Our work is preliminary and has a number of limitations. Our WARM interface objects are early prototypes and underwent substantially fewer design iterations than we would have liked. The test environment itself is a VR simulation of AR, and though we presume that our conclusions would transfer from the one setting to the other, this has not been demonstrated. The study itself was only a pilot study involving a limited number of mostly "expert" subjects. The study also involved only two, quite artificial simultaneous clinical tasks and thus provided only a limited reproduction of the target clinical environment.
Despite these limitations, our results show that WARM interfaces, by allowing concurrently performed tasks to be perceptually aligned, reduces the amount of time needed to perform the tasks correctly. This conclusion is not as foregone as it might at first appear, since there is an important trade-off between reducing visual scanning and adding visual clutter [36].
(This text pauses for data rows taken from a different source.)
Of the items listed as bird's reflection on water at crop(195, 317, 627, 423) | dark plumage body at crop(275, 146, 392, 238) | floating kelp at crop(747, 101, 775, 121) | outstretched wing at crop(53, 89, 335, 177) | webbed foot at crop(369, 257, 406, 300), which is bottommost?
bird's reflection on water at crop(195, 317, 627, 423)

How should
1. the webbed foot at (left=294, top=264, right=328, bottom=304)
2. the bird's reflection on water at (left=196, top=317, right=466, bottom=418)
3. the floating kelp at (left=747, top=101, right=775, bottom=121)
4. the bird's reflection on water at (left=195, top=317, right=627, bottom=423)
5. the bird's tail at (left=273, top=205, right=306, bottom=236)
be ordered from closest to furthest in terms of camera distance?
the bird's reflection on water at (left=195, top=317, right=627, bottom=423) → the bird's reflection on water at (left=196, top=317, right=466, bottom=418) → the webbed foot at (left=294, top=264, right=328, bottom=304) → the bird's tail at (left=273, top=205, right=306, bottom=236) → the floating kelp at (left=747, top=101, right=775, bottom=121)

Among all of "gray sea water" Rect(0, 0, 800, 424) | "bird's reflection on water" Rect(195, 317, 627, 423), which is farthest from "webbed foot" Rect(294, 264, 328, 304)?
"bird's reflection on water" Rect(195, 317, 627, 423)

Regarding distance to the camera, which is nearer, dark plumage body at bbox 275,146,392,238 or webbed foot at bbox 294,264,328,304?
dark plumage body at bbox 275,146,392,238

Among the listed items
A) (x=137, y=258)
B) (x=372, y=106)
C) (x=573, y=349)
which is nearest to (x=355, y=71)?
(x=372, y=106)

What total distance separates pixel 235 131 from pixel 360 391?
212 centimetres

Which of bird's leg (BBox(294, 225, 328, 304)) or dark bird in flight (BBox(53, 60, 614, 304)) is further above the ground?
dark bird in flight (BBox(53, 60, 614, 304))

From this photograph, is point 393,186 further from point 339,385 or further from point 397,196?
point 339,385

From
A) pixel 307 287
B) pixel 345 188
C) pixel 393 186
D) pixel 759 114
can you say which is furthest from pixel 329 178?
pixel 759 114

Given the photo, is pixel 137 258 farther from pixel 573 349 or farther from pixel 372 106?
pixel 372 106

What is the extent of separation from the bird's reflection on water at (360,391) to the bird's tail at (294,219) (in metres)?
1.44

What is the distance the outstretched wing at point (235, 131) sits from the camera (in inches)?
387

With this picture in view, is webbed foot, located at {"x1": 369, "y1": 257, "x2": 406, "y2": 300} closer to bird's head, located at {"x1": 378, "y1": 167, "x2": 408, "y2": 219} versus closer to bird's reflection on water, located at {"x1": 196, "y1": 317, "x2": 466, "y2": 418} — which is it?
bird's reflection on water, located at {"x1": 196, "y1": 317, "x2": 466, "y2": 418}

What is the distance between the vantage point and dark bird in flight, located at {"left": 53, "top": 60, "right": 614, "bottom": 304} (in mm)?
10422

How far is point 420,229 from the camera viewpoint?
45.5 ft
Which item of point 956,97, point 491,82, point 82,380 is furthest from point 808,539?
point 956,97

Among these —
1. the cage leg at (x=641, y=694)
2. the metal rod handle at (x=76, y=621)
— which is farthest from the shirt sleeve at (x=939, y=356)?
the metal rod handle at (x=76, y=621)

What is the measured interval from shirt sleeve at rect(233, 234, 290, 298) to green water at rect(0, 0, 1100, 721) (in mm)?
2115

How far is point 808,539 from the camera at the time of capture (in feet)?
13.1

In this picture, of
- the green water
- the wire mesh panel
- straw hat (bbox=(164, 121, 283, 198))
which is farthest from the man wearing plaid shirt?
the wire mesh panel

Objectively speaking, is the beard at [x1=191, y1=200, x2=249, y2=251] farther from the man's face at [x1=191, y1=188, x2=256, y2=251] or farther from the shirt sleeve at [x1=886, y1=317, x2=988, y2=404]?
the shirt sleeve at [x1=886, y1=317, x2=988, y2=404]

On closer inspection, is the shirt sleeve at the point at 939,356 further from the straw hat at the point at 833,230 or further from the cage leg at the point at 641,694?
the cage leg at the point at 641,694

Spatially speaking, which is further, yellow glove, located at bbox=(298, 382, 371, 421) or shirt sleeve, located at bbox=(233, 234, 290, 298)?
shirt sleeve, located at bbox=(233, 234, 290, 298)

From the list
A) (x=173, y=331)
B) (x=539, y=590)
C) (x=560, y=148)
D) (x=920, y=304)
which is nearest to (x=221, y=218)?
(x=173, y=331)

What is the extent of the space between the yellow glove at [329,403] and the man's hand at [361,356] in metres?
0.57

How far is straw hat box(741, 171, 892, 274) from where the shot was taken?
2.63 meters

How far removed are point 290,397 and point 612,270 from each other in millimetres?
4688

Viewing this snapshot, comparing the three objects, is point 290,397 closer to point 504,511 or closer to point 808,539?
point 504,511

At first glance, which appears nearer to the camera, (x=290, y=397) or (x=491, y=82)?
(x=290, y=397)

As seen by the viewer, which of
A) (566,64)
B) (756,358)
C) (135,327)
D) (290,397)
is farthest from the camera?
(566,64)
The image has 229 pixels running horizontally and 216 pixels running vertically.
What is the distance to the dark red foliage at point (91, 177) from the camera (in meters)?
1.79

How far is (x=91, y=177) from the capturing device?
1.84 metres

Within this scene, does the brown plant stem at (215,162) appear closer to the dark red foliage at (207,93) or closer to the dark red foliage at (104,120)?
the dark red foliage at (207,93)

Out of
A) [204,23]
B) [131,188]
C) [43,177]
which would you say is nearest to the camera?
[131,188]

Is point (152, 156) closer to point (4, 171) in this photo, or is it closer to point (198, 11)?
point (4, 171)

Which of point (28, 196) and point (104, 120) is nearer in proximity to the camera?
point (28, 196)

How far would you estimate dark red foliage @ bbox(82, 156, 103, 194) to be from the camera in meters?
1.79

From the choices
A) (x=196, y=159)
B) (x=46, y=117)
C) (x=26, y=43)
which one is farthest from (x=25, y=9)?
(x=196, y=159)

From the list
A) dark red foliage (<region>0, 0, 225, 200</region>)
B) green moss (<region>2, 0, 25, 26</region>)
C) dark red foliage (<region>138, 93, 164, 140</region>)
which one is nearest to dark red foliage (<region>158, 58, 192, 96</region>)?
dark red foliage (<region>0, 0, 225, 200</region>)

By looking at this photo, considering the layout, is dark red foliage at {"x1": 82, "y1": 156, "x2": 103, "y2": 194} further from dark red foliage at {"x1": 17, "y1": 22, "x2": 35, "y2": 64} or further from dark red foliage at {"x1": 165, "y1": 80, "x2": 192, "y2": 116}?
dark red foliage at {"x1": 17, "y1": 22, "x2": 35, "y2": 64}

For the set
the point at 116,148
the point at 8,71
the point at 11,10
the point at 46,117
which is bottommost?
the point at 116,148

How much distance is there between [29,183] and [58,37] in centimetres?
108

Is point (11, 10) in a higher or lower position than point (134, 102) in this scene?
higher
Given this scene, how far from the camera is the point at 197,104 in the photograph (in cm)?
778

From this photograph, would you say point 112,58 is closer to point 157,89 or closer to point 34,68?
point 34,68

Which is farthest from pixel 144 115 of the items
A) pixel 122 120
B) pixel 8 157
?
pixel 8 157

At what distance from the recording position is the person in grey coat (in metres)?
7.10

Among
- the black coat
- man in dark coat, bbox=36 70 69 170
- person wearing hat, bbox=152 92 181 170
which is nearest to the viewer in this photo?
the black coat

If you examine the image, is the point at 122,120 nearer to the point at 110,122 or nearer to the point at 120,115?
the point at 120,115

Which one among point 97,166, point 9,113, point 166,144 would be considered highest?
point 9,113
The clear failure of the 3D ECG object in all performance measures was not a great surprise; Merwin et al. in a different context found 3D representations to be less successful than more conventional variants [38]. Many additional design refinements such as further color and animation encoding were envisioned but couldn't be implemented because of resource constraints; we think the 3D object would have fared better with them. On the other hand, a real-time object of this sort only accomplishes half of the two-phase decision task involved in interpreting an ECG rhythm. The first part (event classification) involves determining to which cardiac electrophysiological event each component of the ECG waveform pertains, and our 3D ECG model actually provides a higher-level interpretation of this phase. However, the second part of the interpretive task (context recognition) is not supported at all in a strictly real-time animation model. In contrast, the conventional ECG waveform shows at least a few seconds so the user can scan back in time. Further, the real-time model scales time 1:1, whereas the conventional waveform trace allows a user to scan the entire period virtually instantaneously, providing a huge magnification of time scale. Nevertheless, we believe real-time models probably have an appropriate use, and we're encouraged by similar work in "rapid serial visual presentation" interfaces such as that reported by Konrad et al. [37].
We believe that future work on WARM interfaces should focus on improved 3D information metaphors and visualization implementations, development of "control surfaces" for information interactivity, and continued formalization of performance testing methodologies.